After six weeks of ‘funemployment’ (six blissful weeks off between roles), Alton has finally started his new career at Rambutan, as a consultant.
As I drove to the office that first day my mind was full of thoughts: Would I arrive on time? Was I dressed appropriately? Would they like me? Was I up to it (damn you imposter syndrome)? Having avoided being wiped out by a van on a blind bend, I finally arrived at Treetops, the home of the bunch.
I had been to the office before, as I was a client in the past, but this felt different, like my first day at school. David (the ‘boss’) greeted me on arrival and complimented my shirt, so at least I got the dress right! The rest of the day was meetings, hellos and beginning to get my head around this perfectly formed business. Ed, one of our apprentices had mapped out my week for me so I looked forward to a nice gentle introduction and went home tired but happy.

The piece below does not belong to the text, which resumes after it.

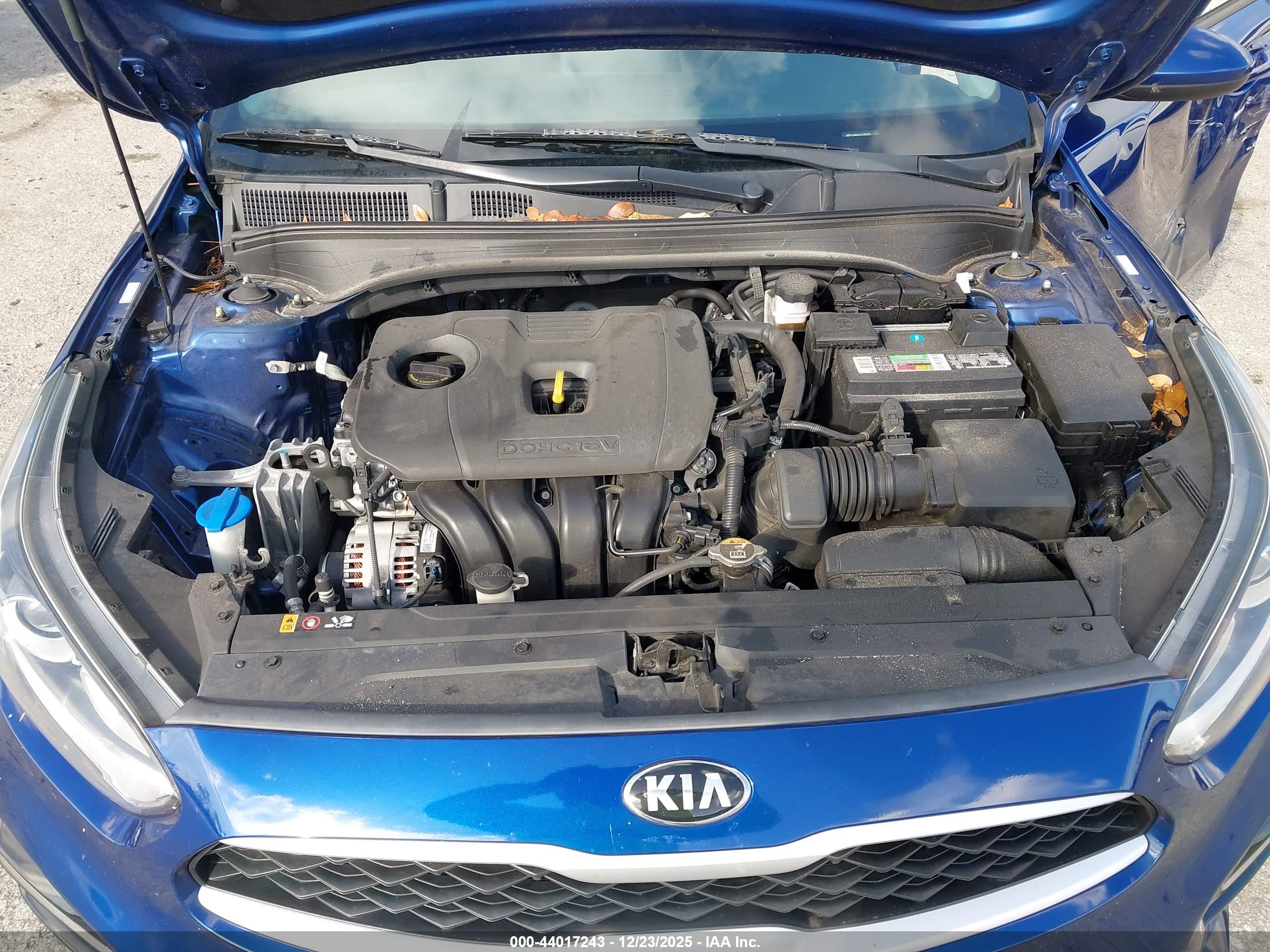 KIA FORTE image 10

On day two the nice plans went out of the window. There was an urgent piece of work that needed to be done and it was a case of ‘all hands to the deck’. I was asked if I could help. My initial thought was, ‘It’s day two, how am I going to be able to help?’ However, I got stuck in and found that my ideas were valued and I could contribute to the work needed. Even though everyone was a little busy my new colleagues took the time to ask how I was feeling and helped me deal with my first week anxieties. The work took most of the rest of the week and on top of that I was asked to design a proposal and attend business meetings with David. In the end, my gentle induction week turned into a hectic week of getting stuck-in.

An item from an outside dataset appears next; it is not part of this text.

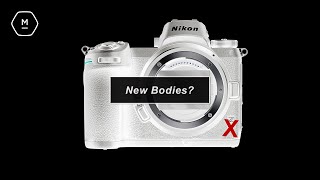 Is This 2 New Nikon Camera Bodies  New RAW Editor From Nikon Its Free  Matt Irwin [upl. by Hachman710]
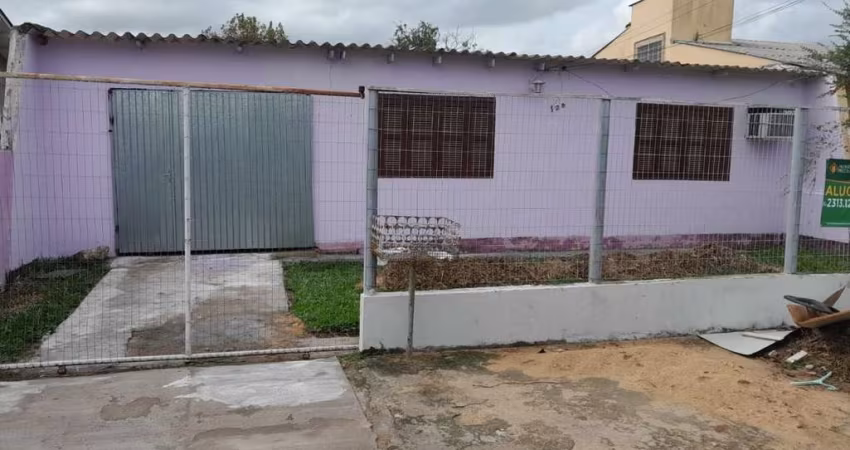 Casa com 2 quartos para alugar na Rua Simão Bolivar, 128, Bom Sucesso, Gravataí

So, what have I learned about Rambutan and myself? Well firstly Rambutan’s collars and cuffs definitely match. The values that attracted me to work for them were definitely in evidence; from remembering that I drink soya milk (and having it in the fridge) to the constant trust, feedback, support and coaching offered by all the bunch. Secondly, I have learnt that sometimes, the best way to overcome those first week nerves is just to ‘feel the fear and do it anyway,’ trusting that your new colleagues will help you to succeed. Yes, it’s early days for me, but right now I feel proud to say ‘I am a consultant’.